Pandas Indices (Index Labels)#
One of the defining features of pandas data structures is that all rows and columns come with labels. Index labels (the labels assigned to rows of the data) are always present in both Series and DataFrames and can be accessed through the .index
attribute (e.g., my_dataframe.index
), and column labels are always present in DataFrames and can be accessed through the .columns
attribute (e.g., my_dataframe.columns
).
The existence of column names, I think most people would agree, is an unequivocal strength of pandas — it makes it easy to remember the substantive meaning of the different variables in your data, and to write code that very explicitly states what variables are being manipulated (as opposed to working with column numbers, as one does with numpy).
The value of all pandas rows having index labels, however, is less clear. Actually, strike that. We’re comfortable saying that the fact all pandas rows come with index labels is one of the most confusing and least useful features of pandas. And so in this reading, while we will review the basics of how these index labels work, we our primary focus will actually be to help you learn how to prevent them from getting in the way.
This is, admittedly, a very opinionated take on index labels, but I think that the fact that pandas is the only tabular data library we know of that has this feature — including many libraries developed since pandas that could have adopted this approach if they’d wanted — is illustrative of the fact that most people don’t see this as a particularly valuable addition to tabular data structures like Series and DataFrames.
Vocabulary, A Review#
As noted in our readings on Series and DataFrames, in this course we will try to always make use of two distinct terms for the different ways to identify rows in a pandas data structure:
Index labels: these are labels for rows that can be accessed through the
.index
attribute (e.g.,my_series.index
). To access a row using index labels, one uses the.loc[]
operator. Note that what we call index labels are usually just referred to as the “index” in most documentation about pandas.Row numbers: these are the numbers one would naturally assign to the rows of a Series or DataFrame based on the relative order in which they appear, starting with row 0 (since this is Python), then moving to row 1, row 2, etc. These row numbers operate the same way row numbers operate in numpy (or in other languages, like R, Julia, Java, etc.), and you can access rows by row number using
.iloc[]
.

● **Exercise data**:
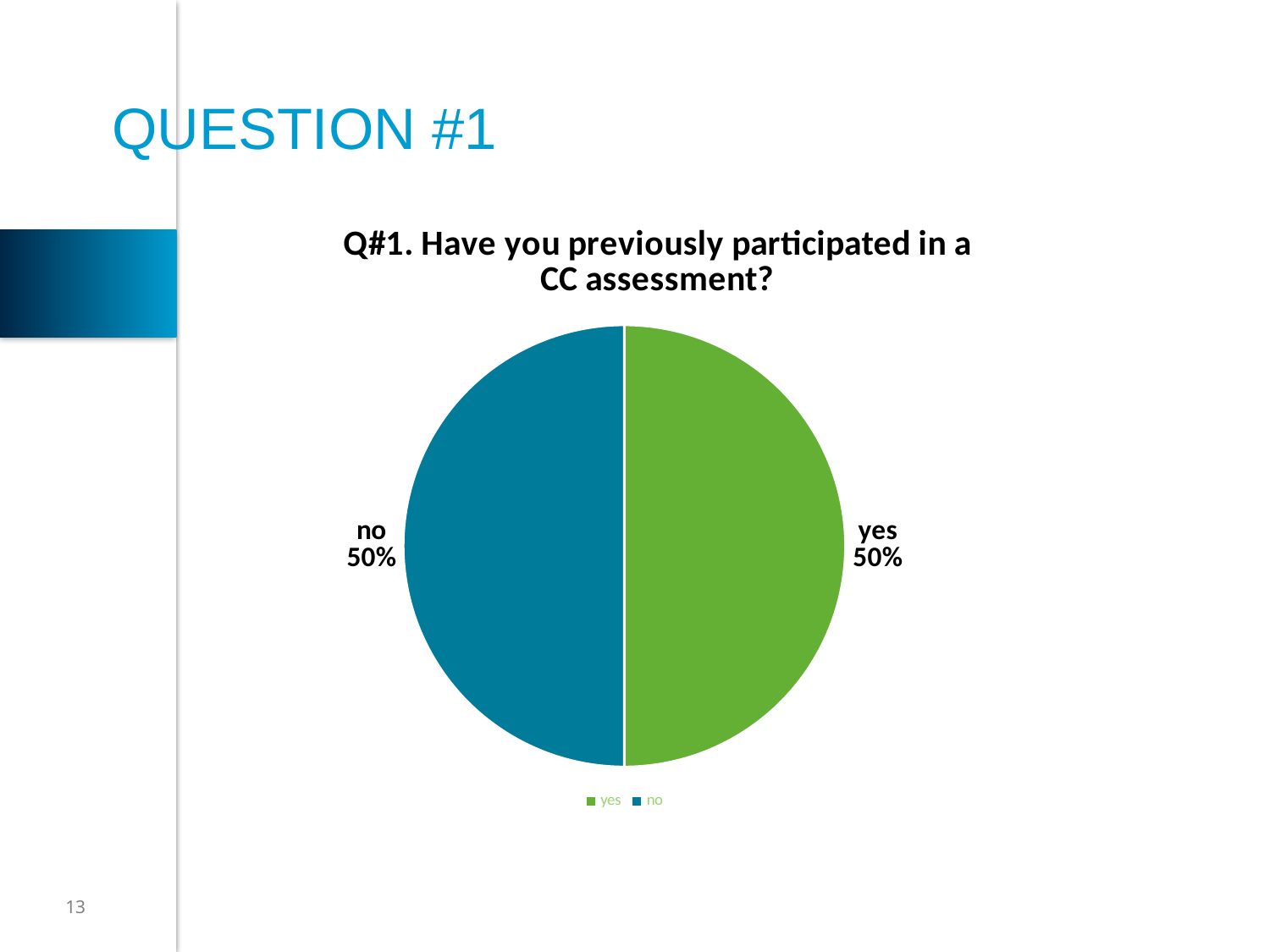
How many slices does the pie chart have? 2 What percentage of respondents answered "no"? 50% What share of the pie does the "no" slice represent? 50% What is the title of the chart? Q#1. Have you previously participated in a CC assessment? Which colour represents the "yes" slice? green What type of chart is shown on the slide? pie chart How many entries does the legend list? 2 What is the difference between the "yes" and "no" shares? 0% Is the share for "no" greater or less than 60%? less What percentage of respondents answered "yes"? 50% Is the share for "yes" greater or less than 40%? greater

● **Task details**: Pick up the reading on pandas index labels above from the point where it stops, and continue it in the same voice.

● **Task output**:
While these seem like obviously distinct concepts in the abstract, things quickly become confusing because the default index labels pandas assigns to rows is… their row numbers. 🤦♂️ As a result, when you load a new dataset, if you don’t set the index explicitly, each row’s index labels and row numbers will be the same:
import pandas as pd
small_world = pd.read_csv("data/world-very-small.csv")
small_world
country | region | gdppcap08 | polityIV | |
---|---|---|---|---|
0 | Brazil | S. America | 10296 | 18 |
1 | Germany | W. Europe | 35613 | 20 |
2 | Mexico | N. America | 14495 | 18 |
3 | Mozambique | Africa | 855 | 16 |
4 | Russia | C&E Europe | 16139 | 17 |
5 | Ukraine | C&E Europe | 7271 | 16 |
Here, for example, Mexico’s index label is 2
:
small_world.loc[2, :]
country Mexico
region N. America
gdppcap08 14495
polityIV 18
Name: 2, dtype: object
And its row number is 2
:
small_world.iloc[2, :]
country Mexico
region N. America
gdppcap08 14495
polityIV 18
Name: 2, dtype: object
But the fact that index labels and row numbers start off as being the same does not mean they are guaranteed to stay that way. That’s because when one sorts a Series or DataFrame, index labels stay with the observation with which they were originally associated, while row numbers always depend on the relative order in which observations appear.
Thus if I sort our DataFrame by GDP per capita (thus shuffling the order of rows), you will see that index label 2
has followed Mexico to the fourth row (row number 3, since we count from 0):
sorted_small_world = small_world.sort_values("gdppcap08")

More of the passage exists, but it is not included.